# INSTRUCTIONS TO FOLLOW
Please repeat the records below exactly, keeping every line unchanged.

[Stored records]
'''

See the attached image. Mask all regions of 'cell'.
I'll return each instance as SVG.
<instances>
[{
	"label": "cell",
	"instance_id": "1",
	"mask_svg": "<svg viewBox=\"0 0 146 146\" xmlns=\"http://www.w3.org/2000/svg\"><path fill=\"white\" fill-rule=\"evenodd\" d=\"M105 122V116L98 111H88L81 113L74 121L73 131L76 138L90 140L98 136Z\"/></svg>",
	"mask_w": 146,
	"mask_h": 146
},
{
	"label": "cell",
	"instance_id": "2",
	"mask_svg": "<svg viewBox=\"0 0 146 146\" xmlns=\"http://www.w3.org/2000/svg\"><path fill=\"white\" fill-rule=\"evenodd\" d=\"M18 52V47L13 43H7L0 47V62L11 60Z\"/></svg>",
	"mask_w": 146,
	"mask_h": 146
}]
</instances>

'''

# THE COMPLETED TASK
See the attached image. Mask all regions of 'cell'.
I'll return each instance as SVG.
<instances>
[{
	"label": "cell",
	"instance_id": "1",
	"mask_svg": "<svg viewBox=\"0 0 146 146\" xmlns=\"http://www.w3.org/2000/svg\"><path fill=\"white\" fill-rule=\"evenodd\" d=\"M105 122V116L98 111H88L81 113L74 121L73 131L76 138L90 140L98 136Z\"/></svg>",
	"mask_w": 146,
	"mask_h": 146
},
{
	"label": "cell",
	"instance_id": "2",
	"mask_svg": "<svg viewBox=\"0 0 146 146\" xmlns=\"http://www.w3.org/2000/svg\"><path fill=\"white\" fill-rule=\"evenodd\" d=\"M18 52V47L13 43H7L0 47V62L11 60Z\"/></svg>",
	"mask_w": 146,
	"mask_h": 146
}]
</instances>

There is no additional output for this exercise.